→ **What to work on**
Each entry should be set down again verbatim, with the images omitted.

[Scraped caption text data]
- Opening Delimiter -

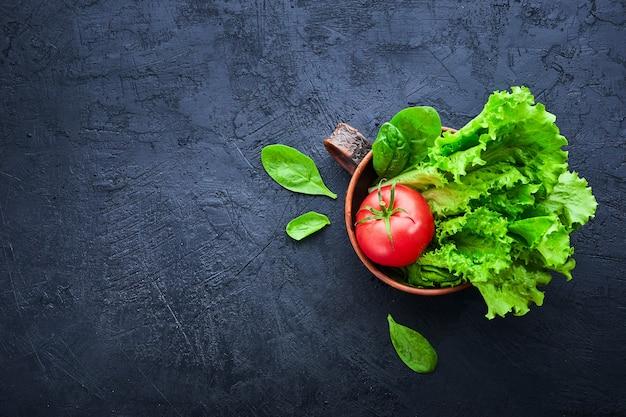 Świeże pomidory winogronowe z sałatką i szpinakiem liście na czarnym tle kamienia.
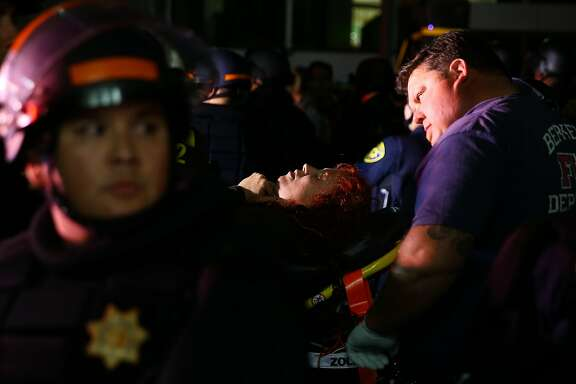 CORRECTION - A supporter of conservative commentator Ben Shapiro is carried on a stretcher after she took a fall to the ground following a speech by Shapiro, September 14, 2017 at the University of California, Berkeley.  / AFP PHOTO / Elijah Nouvelage / The erroneous mention[s] appearing in the metadata of this photo by Elijah Nouvelage has been modified in AFP systems in the following manner: [after she took a fall] instead of [fell during a scuffle with protesters]. Please immediately remove the erroneous mention[s] from all your online services and delete it (them) from your servers. If you have been authorized by AFP to distribute it (them) to third parties, please ensure that the same actions are carried out by them. Failure to promptly comply with these instructions will entail liability on your part for any continued or post notification usage. Therefore we thank you very much for all your attention and prompt action. We are sorry for the inconvenience this notification may cause and remain at your disposal for any further information you may require.ELIJAH NOUVELAGE/AFP/Getty Images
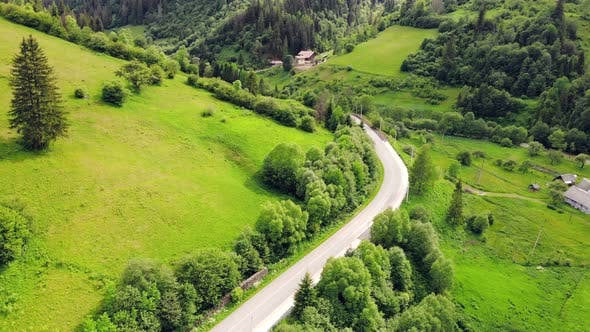 Aerial View Road in the Mountains Among the Picturesque Landscape of Green Mountains, The Mountain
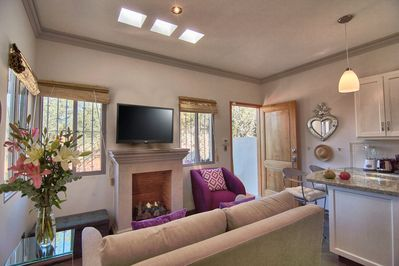 Open living room/kitchen with gas fireplace, smart TV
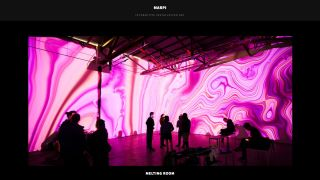 A screen capture of interactive artist Marpi's website, featuring his installation melting room in which pink colours swirl across the walls of a gallery space.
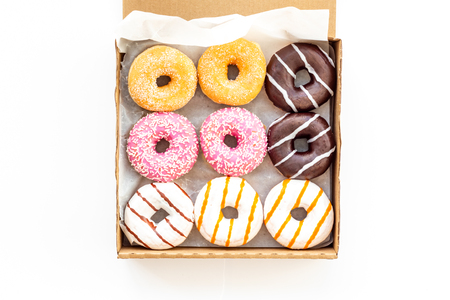 Donuts with different flavors in box on white background top view. Фото со стока
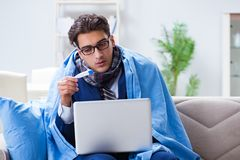 The sick businessman working from home due to flu sickness. Sick businessman working from home due to flu sickness Stock Image
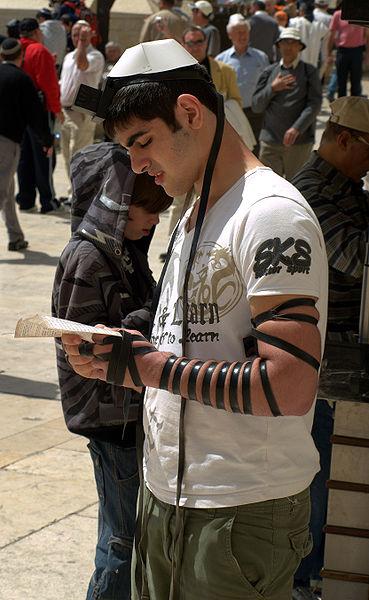 Un uomo davanti al Muro Occidentale che indossa i tefillin della testa e del braccio (wikimedia)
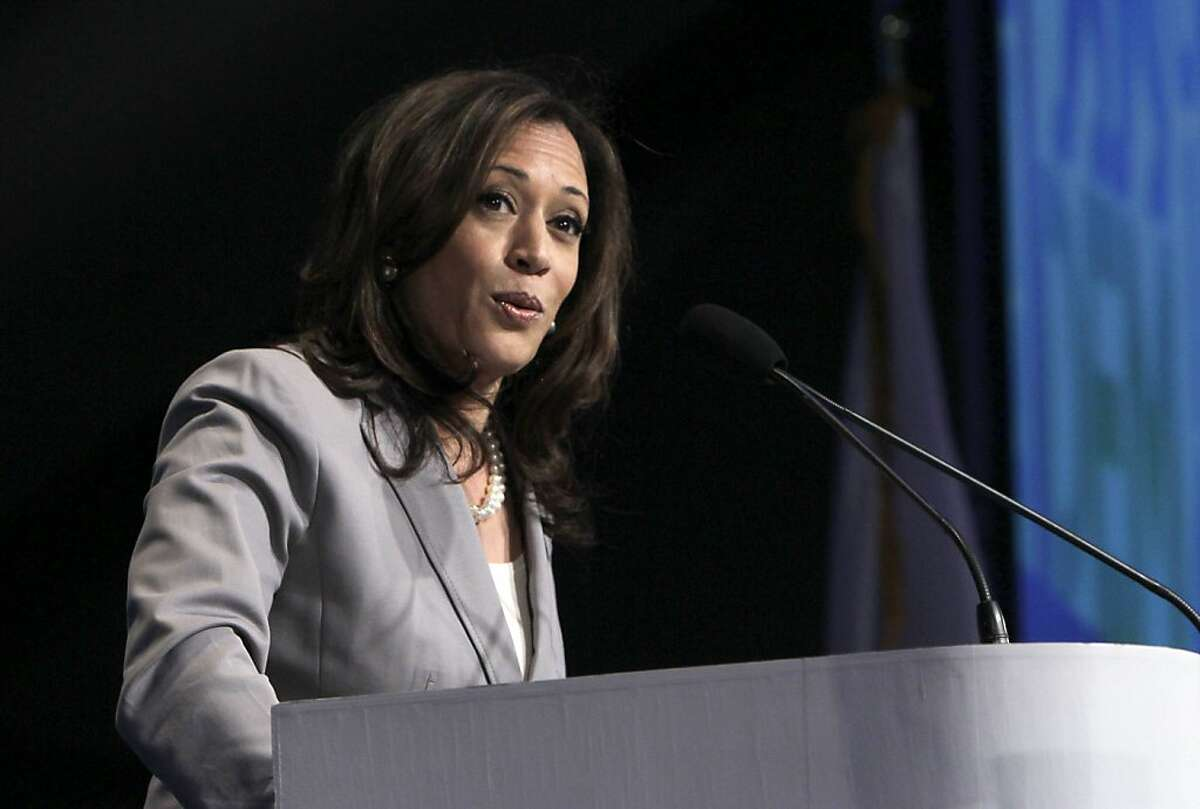 FILE - This April 13, 2013 file photo shows Attorney General Kamala Harris speaking before delegates to the 2013 Democratic Party state convention in Sacramento, Calif. President Barack Obama introduced California's Kamala Harris at a Democratic fundraiser as brilliant, dedicated, tough and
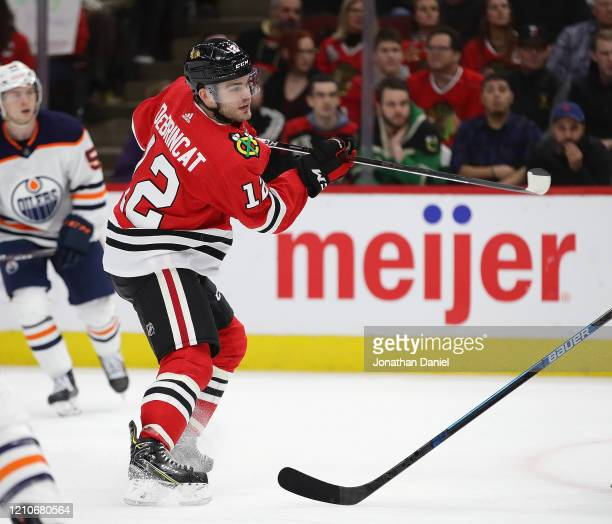 Alex DeBrincat of the Chicago Blackhawks scores his second goal of the game against the Edmonton Oilers at the United Center on March 05 2020 in...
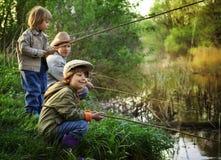 Lyckliga pojkar går att fiska Royaltyfri Bild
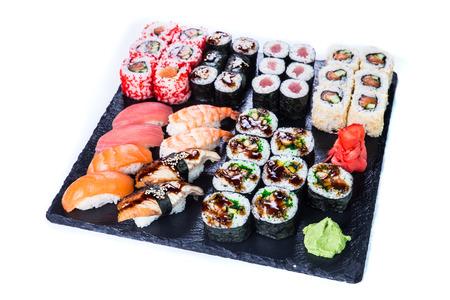 Sushi Set  and sushi rolls on black stone slate. Restaurant food concept.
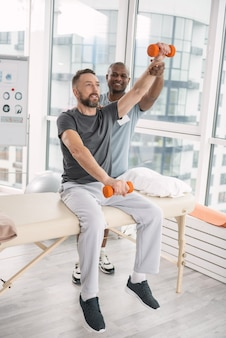 ウェイトトレーニング。素敵な快適なひげを生やした男性が医療用ソファに座って、ダンベルで腕を持ち上げる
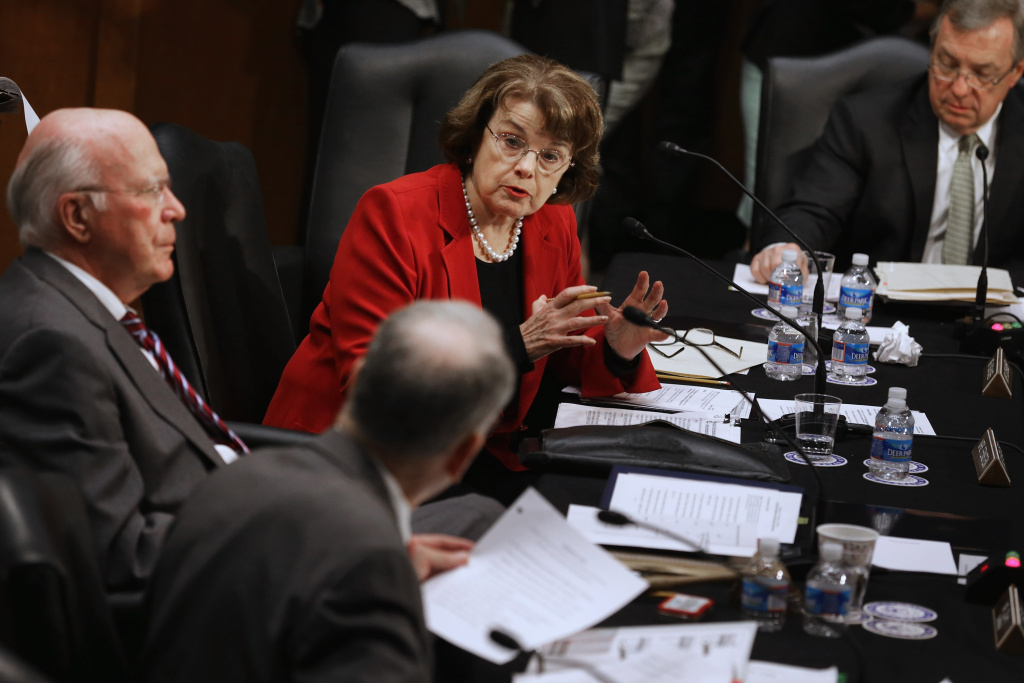 (L-R) Senate Judiciary Committee Chairman Patrick Leahy (D-VT), Sen. Charles Grassley (R-IA) (back to camera), Sen. Dianne Feinstein (D-CA) and Sen. Richard Durbin (D-IL) debate during a markup session for the bipartisan Senate immigration reform bill this week. Approved by the committee Tuesday, the bill now heads to the Senate floor.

- Closing Delimiter -

→ **Problem solution**
 Świeże pomidory winogronowe z sałatką i szpinakiem liście na czarnym tle kamienia.
 CORRECTION - A supporter of conservative commentator Ben Shapiro is carried on a stretcher after she took a fall to the ground following a speech by Shapiro, September 14, 2017 at the University of California, Berkeley.  / AFP PHOTO / Elijah Nouvelage / The erroneous mention[s] appearing in the metadata of this photo by Elijah Nouvelage has been modified in AFP systems in the following manner: [after she took a fall] instead of [fell during a scuffle with protesters]. Please immediately remove the erroneous mention[s] from all your online services and delete it (them) from your servers. If you have been authorized by AFP to distribute it (them) to third parties, please ensure that the same actions are carried out by them. Failure to promptly comply with these instructions will entail liability on your part for any continued or post notification usage. Therefore we thank you very much for all your attention and prompt action. We are sorry for the inconvenience this notification may cause and remain at your disposal for any further information you may require.ELIJAH NOUVELAGE/AFP/Getty Images
 Aerial View Road in the Mountains Among the Picturesque Landscape of Green Mountains, The Mountain
 Open living room/kitchen with gas fireplace, smart TV
 A screen capture of interactive artist Marpi's website, featuring his installation melting room in which pink colours swirl across the walls of a gallery space.
 Donuts with different flavors in box on white background top view. Фото со стока
 The sick businessman working from home due to flu sickness. Sick businessman working from home due to flu sickness Stock Image
 Un uomo davanti al Muro Occidentale che indossa i tefillin della testa e del braccio (wikimedia)
 FILE - This April 13, 2013 file photo shows Attorney General Kamala Harris speaking before delegates to the 2013 Democratic Party state convention in Sacramento, Calif. President Barack Obama introduced California's Kamala Harris at a Democratic fundraiser as brilliant, dedicated, tough and
 Alex DeBrincat of the Chicago Blackhawks scores his second goal of the game against the Edmonton Oilers at the United Center on March 05 2020 in...
 Lyckliga pojkar går att fiska Royaltyfri Bild
 Sushi Set  and sushi rolls on black stone slate. Restaurant food concept.
 ウェイトトレーニング。素敵な快適なひげを生やした男性が医療用ソファに座って、ダンベルで腕を持ち上げる
 (L-R) Senate Judiciary Committee Chairman Patrick Leahy (D-VT), Sen. Charles Grassley (R-IA) (back to camera), Sen. Dianne Feinstein (D-CA) and Sen. Richard Durbin (D-IL) debate during a markup session for the bipartisan Senate immigration reform bill this week. Approved by the committee Tuesday, the bill now heads to the Senate floor.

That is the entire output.